Lawmakers agreed to a plan that will speed up some state aid to the Chicago schools, largely through accounting changes.
The plan includes an early-retirement option for city teachers, about 9,000 of whom will be eligible.
The budget also authorizes creation of learning zones within the city that will exempt some schools from state requirements.
At the end of the session, lawmakers also designated another $7 million to help offset the Chicago shortfall. But local officials said they still needed further state assistance.
Administrators in Chicago have identified $24 million that can be saved through administrative savings, and are counting on a $55 million shift from the teacher-pension fund to soften cuts. But even after those measures, they still face a $245 million shortfall.
While district officials are planning this week to propose a balanced budget calling for severe cuts, they are optimistic that many of the recommendations will be moot as lawmakers consider some type of bailout plan during their August session.
"The legislature has got to go back and finish its work,'' said David C. Rudd, the district's press secretary. "So far, they've done very little.''
Stretching an Inelastic Dollar
Despite the continuing uncertainty of funding for Chicago, education officials said the legislature had proved friendly to education statewide by adding funds on top of the modest new money recommended by Gov.
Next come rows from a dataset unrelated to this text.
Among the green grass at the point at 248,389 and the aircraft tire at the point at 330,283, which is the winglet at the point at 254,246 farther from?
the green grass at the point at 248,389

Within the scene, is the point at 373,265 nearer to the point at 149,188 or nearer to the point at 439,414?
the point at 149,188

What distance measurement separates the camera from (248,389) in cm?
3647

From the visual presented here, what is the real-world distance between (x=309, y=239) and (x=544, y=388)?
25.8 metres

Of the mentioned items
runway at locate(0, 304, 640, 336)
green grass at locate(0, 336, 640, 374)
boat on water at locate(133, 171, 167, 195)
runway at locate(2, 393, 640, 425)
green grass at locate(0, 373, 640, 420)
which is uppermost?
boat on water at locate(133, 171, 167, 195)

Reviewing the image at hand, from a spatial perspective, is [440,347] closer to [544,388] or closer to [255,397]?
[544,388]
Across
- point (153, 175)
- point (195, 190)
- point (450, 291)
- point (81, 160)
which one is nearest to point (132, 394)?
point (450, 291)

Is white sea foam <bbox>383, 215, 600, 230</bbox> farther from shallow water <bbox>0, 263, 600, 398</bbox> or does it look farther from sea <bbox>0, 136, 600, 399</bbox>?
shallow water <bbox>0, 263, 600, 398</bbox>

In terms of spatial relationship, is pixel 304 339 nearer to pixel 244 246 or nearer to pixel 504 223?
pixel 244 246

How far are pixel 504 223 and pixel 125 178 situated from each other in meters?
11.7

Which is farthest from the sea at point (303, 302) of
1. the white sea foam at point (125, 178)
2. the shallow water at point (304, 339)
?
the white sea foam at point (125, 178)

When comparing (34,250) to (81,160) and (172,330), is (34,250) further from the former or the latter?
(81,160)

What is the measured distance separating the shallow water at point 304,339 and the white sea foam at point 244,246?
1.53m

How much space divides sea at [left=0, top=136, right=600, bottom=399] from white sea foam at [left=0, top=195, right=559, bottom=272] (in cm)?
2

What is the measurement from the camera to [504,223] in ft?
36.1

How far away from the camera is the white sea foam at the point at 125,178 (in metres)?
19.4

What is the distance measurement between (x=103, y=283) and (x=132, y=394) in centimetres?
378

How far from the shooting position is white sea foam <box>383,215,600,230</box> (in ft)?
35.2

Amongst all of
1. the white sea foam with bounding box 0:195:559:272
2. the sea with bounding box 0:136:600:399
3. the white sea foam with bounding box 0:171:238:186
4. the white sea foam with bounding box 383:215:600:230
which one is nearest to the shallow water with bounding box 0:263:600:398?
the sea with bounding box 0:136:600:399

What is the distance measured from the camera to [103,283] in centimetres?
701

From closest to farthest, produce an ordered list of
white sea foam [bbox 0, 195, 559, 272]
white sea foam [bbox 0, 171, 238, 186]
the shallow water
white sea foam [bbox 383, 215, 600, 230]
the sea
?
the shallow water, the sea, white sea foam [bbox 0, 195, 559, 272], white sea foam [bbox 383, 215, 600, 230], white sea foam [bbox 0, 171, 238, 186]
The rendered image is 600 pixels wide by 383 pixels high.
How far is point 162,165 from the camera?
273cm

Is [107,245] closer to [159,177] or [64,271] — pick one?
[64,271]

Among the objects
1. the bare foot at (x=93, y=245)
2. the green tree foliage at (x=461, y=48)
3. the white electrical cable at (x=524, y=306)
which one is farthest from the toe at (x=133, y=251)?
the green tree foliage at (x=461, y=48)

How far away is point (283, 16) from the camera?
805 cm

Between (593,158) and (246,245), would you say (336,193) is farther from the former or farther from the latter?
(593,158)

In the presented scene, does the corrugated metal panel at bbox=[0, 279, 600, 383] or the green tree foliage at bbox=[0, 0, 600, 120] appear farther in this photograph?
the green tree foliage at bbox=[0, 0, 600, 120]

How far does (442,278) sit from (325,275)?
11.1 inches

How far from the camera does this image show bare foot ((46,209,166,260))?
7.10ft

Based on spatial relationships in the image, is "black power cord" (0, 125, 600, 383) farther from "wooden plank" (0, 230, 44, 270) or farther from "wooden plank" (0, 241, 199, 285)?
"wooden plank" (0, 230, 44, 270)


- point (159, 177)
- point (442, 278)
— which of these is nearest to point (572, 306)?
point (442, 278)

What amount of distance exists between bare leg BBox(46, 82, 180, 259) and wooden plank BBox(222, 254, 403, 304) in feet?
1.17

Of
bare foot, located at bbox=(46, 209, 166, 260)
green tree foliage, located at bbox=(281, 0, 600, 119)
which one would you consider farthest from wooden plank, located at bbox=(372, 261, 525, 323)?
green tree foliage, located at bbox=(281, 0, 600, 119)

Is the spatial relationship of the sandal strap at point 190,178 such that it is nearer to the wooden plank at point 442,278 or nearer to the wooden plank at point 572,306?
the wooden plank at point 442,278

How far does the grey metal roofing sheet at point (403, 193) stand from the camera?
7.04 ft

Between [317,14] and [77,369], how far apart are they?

Jim Edgar.
"Given the financial constraints on the state's budget, the Governor and General Assembly kept education as a priority,'' said Superintendent of Education Robert Leininger. "Schools, however, remain in a familiar position of stretching a dollar that shows little elasticity in responding to the educational needs of children.''
"For those schools facing severe financial problems, they will find little relief in this year's budget,'' Mr. Leininger added.
Beyond the provisions aimed strictly at Chicago, other education provisions in the budget law include establishing an elected regional school superintendent in Cook County and creating sales- and income-tax credits for businesses that offer vocational training for youths.
Over all, state funding for K-12 programs increased by $135 million, officials said.
The budget also includes provisions increasing 95 different fees and making a temporary income-tax surcharge permanent.